Copy the items below verbatim, starting at the line with "How far away is" and continuing through the final line of the items.

- - - -

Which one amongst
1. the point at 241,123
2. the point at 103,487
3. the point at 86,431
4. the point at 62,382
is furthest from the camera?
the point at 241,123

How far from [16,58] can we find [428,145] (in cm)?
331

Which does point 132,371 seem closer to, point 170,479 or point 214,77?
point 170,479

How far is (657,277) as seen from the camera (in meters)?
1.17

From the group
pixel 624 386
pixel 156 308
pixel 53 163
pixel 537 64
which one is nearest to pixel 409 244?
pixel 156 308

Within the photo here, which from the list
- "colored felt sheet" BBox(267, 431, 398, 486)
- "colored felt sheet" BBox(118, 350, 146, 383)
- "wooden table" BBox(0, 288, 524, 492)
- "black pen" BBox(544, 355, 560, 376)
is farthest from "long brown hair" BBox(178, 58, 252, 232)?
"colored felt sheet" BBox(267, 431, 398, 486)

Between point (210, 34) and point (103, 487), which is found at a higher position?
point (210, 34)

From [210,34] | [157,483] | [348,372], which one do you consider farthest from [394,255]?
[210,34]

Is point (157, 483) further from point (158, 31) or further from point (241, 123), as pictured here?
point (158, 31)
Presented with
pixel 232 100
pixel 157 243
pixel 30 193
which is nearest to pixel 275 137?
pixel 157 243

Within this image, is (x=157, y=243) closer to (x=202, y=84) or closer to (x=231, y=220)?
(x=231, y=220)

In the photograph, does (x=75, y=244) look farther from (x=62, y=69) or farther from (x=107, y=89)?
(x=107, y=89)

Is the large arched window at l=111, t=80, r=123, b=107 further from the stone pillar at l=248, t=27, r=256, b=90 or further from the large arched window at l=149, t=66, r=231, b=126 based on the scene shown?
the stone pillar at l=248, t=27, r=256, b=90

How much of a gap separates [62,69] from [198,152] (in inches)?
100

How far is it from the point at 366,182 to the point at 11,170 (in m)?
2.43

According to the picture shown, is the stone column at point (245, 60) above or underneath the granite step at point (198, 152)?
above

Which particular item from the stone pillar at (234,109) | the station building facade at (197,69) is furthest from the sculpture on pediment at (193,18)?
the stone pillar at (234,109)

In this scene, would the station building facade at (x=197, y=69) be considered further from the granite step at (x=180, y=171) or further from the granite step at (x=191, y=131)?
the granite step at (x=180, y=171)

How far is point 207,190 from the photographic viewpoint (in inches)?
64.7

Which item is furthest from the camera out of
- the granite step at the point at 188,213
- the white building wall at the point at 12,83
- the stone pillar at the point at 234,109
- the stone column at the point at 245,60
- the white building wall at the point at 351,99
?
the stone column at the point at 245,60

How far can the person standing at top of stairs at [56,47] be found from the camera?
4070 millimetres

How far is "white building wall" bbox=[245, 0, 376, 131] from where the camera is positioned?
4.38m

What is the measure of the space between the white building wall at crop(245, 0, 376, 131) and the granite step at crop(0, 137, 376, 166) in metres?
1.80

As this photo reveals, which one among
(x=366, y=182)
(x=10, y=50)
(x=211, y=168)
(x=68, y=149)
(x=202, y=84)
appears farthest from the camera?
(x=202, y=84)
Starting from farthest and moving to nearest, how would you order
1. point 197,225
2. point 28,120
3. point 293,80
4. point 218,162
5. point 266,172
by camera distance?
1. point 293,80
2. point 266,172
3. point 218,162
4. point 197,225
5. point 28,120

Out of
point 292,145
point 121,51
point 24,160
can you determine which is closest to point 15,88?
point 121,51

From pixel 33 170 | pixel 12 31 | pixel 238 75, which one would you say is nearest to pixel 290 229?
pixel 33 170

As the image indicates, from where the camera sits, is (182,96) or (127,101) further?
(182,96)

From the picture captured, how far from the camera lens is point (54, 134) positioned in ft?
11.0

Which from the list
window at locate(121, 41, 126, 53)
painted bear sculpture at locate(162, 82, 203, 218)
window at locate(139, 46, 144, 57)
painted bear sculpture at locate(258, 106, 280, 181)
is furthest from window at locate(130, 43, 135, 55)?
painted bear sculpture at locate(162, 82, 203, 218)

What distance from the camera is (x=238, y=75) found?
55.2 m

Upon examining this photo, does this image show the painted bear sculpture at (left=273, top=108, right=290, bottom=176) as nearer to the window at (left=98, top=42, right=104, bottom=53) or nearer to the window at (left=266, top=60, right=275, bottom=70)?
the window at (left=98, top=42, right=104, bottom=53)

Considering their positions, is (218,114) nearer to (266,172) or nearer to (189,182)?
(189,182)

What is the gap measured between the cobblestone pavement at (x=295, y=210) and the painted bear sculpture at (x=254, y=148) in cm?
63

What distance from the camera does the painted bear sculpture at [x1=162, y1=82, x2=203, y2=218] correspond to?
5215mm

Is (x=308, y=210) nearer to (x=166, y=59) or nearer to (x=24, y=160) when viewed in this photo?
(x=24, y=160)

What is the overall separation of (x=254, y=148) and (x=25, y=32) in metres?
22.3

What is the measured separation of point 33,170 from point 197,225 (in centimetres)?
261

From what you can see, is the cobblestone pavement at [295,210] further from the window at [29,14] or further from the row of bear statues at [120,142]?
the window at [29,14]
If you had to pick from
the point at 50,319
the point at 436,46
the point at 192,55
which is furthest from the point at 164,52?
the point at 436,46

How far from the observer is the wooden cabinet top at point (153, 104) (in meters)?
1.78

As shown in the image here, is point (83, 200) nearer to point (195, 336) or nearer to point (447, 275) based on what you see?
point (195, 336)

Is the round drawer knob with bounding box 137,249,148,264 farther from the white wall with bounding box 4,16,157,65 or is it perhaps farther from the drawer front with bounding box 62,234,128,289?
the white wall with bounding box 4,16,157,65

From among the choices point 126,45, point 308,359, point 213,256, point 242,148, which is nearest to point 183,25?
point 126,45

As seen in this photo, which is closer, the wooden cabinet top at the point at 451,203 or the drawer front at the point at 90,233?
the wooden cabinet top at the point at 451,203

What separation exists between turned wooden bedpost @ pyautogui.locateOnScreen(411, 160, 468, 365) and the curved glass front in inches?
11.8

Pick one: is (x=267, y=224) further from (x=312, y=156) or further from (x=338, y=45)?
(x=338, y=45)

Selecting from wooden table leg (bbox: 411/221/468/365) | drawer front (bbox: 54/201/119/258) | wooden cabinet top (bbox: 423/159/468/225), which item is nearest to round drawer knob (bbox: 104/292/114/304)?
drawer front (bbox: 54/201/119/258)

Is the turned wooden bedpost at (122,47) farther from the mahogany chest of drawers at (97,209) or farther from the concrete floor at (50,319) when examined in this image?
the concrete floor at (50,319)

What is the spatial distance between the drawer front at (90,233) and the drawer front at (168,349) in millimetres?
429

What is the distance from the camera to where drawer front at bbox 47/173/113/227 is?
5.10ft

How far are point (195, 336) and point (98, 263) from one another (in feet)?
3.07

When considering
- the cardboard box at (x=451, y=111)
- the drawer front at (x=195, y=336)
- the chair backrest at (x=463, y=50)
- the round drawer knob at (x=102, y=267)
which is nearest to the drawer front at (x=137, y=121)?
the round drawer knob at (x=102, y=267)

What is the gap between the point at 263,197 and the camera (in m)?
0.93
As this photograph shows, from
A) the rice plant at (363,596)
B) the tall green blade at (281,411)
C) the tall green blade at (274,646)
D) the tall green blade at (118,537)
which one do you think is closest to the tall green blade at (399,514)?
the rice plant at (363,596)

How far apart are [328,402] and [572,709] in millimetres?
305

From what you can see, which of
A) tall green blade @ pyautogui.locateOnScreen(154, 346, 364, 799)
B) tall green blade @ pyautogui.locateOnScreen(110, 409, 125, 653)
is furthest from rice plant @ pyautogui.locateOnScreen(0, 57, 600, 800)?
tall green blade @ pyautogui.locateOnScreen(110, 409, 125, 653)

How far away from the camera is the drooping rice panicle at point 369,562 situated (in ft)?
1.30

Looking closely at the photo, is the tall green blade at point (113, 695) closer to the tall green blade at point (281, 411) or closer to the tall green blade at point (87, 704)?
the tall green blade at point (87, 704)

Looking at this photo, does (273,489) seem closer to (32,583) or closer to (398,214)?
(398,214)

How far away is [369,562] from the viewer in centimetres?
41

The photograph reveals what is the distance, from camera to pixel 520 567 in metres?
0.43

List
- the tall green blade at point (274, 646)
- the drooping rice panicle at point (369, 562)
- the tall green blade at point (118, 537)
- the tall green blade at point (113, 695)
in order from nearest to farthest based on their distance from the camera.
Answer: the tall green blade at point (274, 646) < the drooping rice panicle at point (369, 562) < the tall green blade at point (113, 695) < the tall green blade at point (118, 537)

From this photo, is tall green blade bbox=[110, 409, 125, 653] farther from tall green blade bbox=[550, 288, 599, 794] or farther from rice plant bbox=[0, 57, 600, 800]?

- - - -

— EXPECTED ANSWER —
How far away is [369,562] from the viewer in centimetres?
41

The photograph reveals what is the distance, from camera to pixel 520 567 in metres?
0.43

List
- the tall green blade at point (274, 646)
- the drooping rice panicle at point (369, 562)
- the tall green blade at point (118, 537)
- the tall green blade at point (113, 695)
in order from nearest to farthest based on their distance from the camera.
Answer: the tall green blade at point (274, 646) < the drooping rice panicle at point (369, 562) < the tall green blade at point (113, 695) < the tall green blade at point (118, 537)

From this photo, is tall green blade bbox=[110, 409, 125, 653] farther from tall green blade bbox=[550, 288, 599, 794] or farther from rice plant bbox=[0, 57, 600, 800]?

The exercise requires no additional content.